2006年8月号

☆「自分らしさ」を生かすキーワード ☆
  
               

  虫の音にも秋の気配を覚える昨今、皆さんいかがお過ごしですか?

 夏休みも終わり、お母さん達はホッとしてるかも知れませんね。

 さて、少々遅れましたがホザナ通信8月号をお届けいたします。


  先月「〈旭山動物園〉革命―夢を実現した

 復活プロジェクト(小菅正夫著)」から分かち合いましたが、

 今月もこの書物から考えさせられたことを分かち合いたいと思います。


  旭山動物園の最大の特徴は、

 動物達が独自の能力を発揮出来るように工夫された

 「行動展示」にあります。

 先月にも引用いたしましたが、

 小菅氏はこう記しています。

 「人間でも、自分が誰にも負けない能力を発揮出来る場を与えられて、

 それを人に評価されれば、そんな嬉しいことはないだろう。

 勉強でも、運動でも、仕事でも、もっとやろう、

 もっと上手くなりたいと思って益々能力を高めていくだろうし、

 イキイキしてくるはずである。

 動物も同じだと思う。

 外の動物にはない、

 自分だけの能力を発揮出来る環境を提供されたいのだ」。

 更に彼は言います。

 「野生動物と向き合い、園長として動物園のスタッフを見ていて思うのは、

 動物も人間も、『自分らしさ』を発揮出来る

 環境はなにものにも替えがたいということである」。


  確かに“自分の能力が発揮出来る”、

 “自分らしさが発揮出来る”ことは喜びと生き甲斐をもたらします。

 そしてそのような環境を整備することは大変重要なことです。

 しかしここで動物と人間の違いが顕著になるでしょう。


 動物の場合、特別に設計された檻に1匹だけ入れておかれても、

 彼らの能力を発揮するのに差ほど影響はないでしょう。

    


  しかし、人間の場合はそうはいきません。

 人間の自分らしさは、自分ひとりでは発揮できないからです。

 違った個性をもった人々との関係の中で、

 自分らしさが発揮されるものなのです。

 誰ひとりいない無人島で、

 自分の能力を十分に発揮できたとしましょう。

 それは喜びでしょうか。

 いいえ、何の満足も喜びもありません。

 ただ「空しい」の一言に尽きるでしょう。

 人間には、認め認められる、褒める褒められる、

 助ける助けられる、という関係が必要なのです。

 つまり人は互いに役立ち合うことによって、

 初めて自分らしさを輝かすことが出来るのです。

 ですから人が自分らしさを発揮する環境を整備するとは、

 人間関係を整備することに尽きます。


  文豪・夏目漱石は「草枕」の出だしでこう言っています。

 『山路(やまみち)を登りながら、こう考えた。

 智(ち)に働けば角(かど)が立つ。

 情(じょう)に棹(さお)させば流される。

 意地を通(とお)せば窮屈(きゅうくつ)だ。

 とかくに人の世は住みにくい。

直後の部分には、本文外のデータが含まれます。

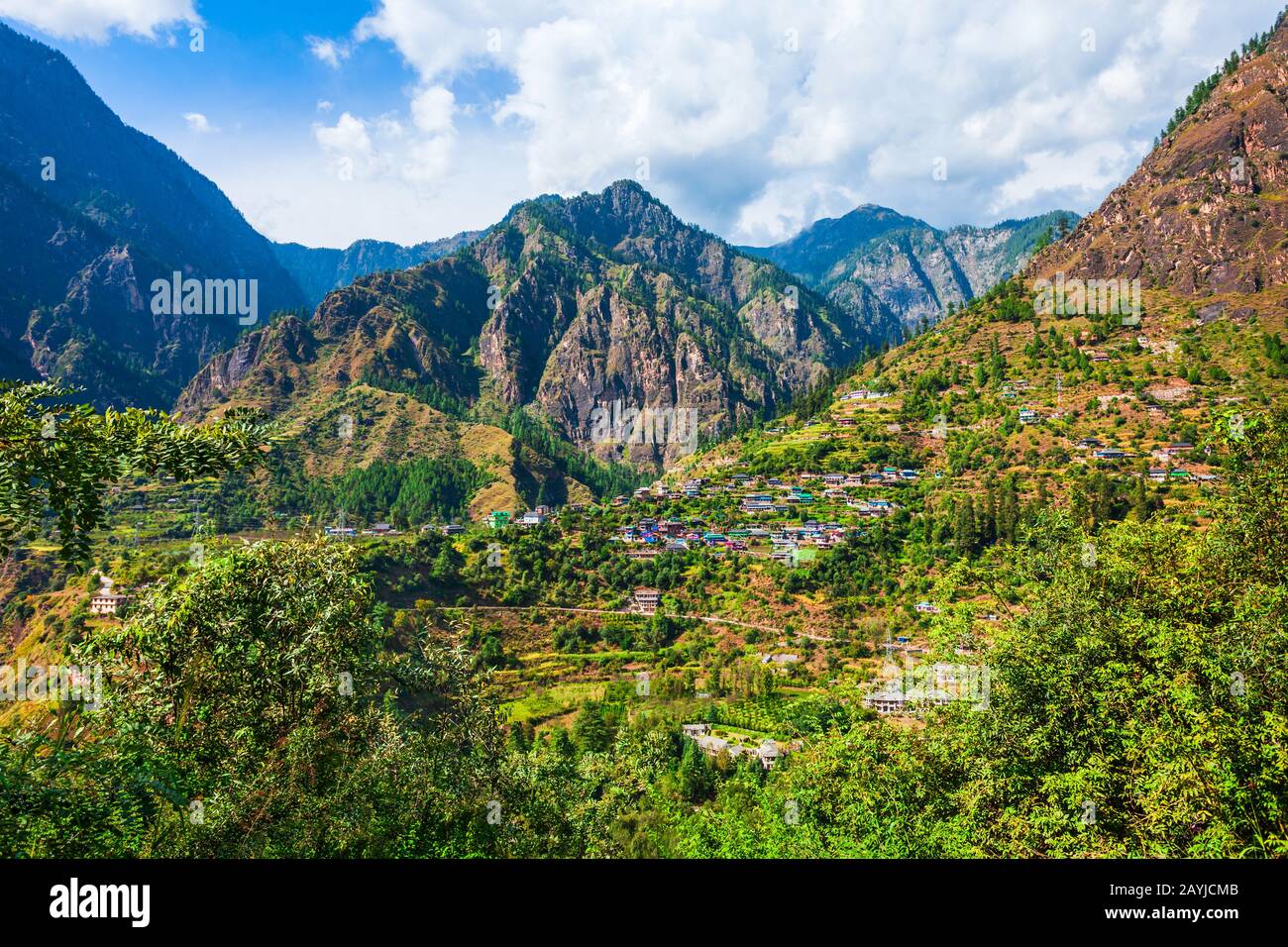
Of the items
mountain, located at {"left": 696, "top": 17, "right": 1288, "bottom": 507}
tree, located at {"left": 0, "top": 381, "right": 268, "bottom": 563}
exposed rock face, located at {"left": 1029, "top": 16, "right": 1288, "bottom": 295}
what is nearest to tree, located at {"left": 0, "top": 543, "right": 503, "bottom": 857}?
tree, located at {"left": 0, "top": 381, "right": 268, "bottom": 563}

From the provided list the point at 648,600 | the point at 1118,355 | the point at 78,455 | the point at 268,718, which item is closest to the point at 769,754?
the point at 648,600

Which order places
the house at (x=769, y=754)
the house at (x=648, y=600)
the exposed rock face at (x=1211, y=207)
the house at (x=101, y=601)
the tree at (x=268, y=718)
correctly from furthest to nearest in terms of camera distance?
the exposed rock face at (x=1211, y=207)
the house at (x=648, y=600)
the house at (x=101, y=601)
the house at (x=769, y=754)
the tree at (x=268, y=718)

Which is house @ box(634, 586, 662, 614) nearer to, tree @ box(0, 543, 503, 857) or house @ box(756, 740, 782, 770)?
house @ box(756, 740, 782, 770)

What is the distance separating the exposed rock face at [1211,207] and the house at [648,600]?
4796 inches

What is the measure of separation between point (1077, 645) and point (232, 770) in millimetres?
15363

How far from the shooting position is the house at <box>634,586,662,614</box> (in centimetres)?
7625

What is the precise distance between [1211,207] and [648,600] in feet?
468

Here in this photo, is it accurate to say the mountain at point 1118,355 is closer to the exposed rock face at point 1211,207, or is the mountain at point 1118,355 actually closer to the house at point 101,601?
the exposed rock face at point 1211,207

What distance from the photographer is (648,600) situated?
76.6m

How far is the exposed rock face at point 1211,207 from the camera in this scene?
119m

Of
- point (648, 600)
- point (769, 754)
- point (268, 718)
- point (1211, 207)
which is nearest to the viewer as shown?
point (268, 718)

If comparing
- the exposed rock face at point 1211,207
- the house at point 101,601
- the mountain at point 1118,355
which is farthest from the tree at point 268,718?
the exposed rock face at point 1211,207

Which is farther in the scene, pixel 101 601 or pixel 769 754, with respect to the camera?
pixel 101 601

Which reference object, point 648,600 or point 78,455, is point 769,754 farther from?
point 78,455
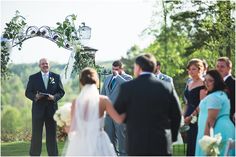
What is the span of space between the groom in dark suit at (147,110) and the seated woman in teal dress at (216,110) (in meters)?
1.23

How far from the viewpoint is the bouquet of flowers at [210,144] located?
7008 millimetres

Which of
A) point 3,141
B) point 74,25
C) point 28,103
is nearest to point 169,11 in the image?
point 28,103

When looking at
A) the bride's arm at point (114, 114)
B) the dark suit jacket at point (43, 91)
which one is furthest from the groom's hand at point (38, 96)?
the bride's arm at point (114, 114)

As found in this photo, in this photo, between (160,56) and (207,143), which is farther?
(160,56)

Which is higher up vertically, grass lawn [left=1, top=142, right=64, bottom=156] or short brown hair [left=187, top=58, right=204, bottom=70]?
short brown hair [left=187, top=58, right=204, bottom=70]

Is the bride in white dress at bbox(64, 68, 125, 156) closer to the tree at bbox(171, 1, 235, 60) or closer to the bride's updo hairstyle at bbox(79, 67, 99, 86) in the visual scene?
the bride's updo hairstyle at bbox(79, 67, 99, 86)

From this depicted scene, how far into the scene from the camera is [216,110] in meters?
7.41

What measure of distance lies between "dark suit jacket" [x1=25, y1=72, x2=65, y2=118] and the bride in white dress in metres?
3.42

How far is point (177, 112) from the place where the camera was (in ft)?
20.8

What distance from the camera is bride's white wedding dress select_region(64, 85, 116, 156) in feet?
22.8

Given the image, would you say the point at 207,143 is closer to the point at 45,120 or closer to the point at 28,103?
the point at 45,120

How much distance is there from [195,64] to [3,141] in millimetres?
9489

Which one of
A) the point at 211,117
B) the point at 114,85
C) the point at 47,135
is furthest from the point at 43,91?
the point at 211,117

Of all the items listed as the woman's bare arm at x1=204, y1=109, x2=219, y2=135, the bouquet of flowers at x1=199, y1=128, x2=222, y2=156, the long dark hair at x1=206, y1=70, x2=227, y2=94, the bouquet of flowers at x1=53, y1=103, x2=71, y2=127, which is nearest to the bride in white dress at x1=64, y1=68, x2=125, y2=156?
the bouquet of flowers at x1=53, y1=103, x2=71, y2=127
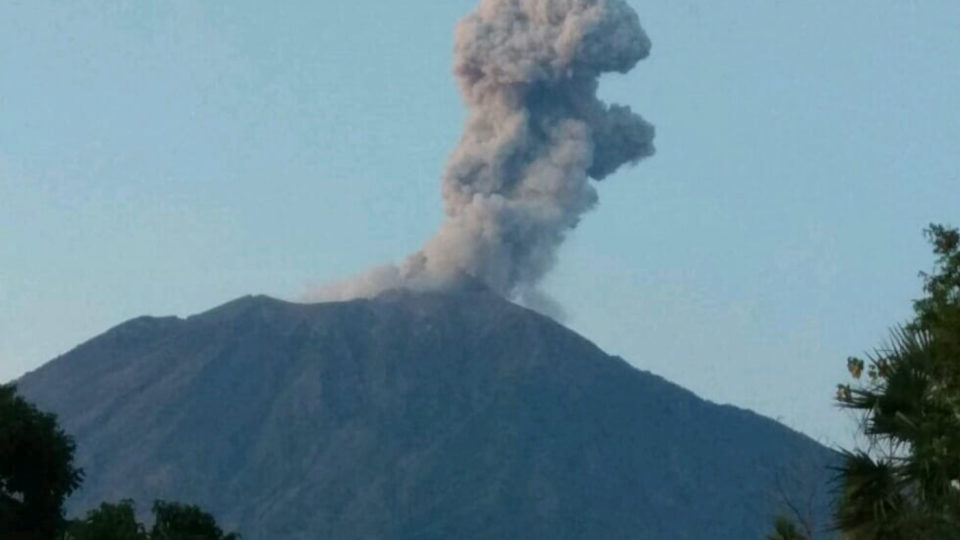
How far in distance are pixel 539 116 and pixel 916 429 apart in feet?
337

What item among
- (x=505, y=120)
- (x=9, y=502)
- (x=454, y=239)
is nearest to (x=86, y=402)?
(x=454, y=239)

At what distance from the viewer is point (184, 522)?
67.0ft

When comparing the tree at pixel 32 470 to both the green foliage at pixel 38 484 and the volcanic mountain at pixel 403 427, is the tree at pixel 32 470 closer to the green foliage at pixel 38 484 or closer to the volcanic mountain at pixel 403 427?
the green foliage at pixel 38 484

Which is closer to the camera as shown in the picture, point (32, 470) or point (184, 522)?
point (184, 522)

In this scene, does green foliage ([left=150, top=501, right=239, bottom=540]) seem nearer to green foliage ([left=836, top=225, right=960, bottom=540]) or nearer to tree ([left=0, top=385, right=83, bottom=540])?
tree ([left=0, top=385, right=83, bottom=540])

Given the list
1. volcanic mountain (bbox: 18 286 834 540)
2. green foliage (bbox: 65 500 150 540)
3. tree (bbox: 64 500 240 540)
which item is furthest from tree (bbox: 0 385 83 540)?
volcanic mountain (bbox: 18 286 834 540)

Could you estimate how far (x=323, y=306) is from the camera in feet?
591

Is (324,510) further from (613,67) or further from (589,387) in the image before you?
(613,67)

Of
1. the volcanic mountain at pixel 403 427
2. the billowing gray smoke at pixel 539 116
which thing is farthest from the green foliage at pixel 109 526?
the volcanic mountain at pixel 403 427

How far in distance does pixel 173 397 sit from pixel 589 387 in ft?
113

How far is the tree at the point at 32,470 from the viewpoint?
69.2 feet

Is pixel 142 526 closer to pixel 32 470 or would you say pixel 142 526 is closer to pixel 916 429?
pixel 32 470

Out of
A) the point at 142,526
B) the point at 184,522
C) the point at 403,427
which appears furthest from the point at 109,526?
the point at 403,427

』


  さすが文豪、うまく言ったものです。

 人の世、つまり人間関係の世は、確かに住みにくい。

 この住みにくい世で、如何に互いに役立ち合いながら、

 自分らしさを輝かせていけるのでしょうか。

 これは人間社会の永遠のテーマでしょう。


  この人間社会の永遠のテーマに対して

 永遠のベストセラー聖書は何と言っているのでしょうか。

 聖書は「愛」「感謝」「赦し」、

 この3つが人間関係の中で自分らしさを発揮する

 キーワードであると言っています。

 他の人でなく、先ず私達が愛と感謝と赦しを発信していくなら、

 人間関係が良循環となり、自分らしさが輝きだすことでしょう。


  “そんなこと分かてる。

 分かっちゃいるけど出来ないんだ…”とつぶやいた方がいるでしょうね。

 そうです。それが私達の弱さです。

 でも聖書は、単に教訓を垂れるだけでなく、

 その教訓を実行する力を与えてくださるキリストを紹介しているのです。

 私達が、聖書を通してキリストに出会っていく時に、

 心が新しくされ続けて、私達の生き方が変えられていくのです。

 「自分らしさ」というオンリーワンの宝をキリストと共に輝かせましょう。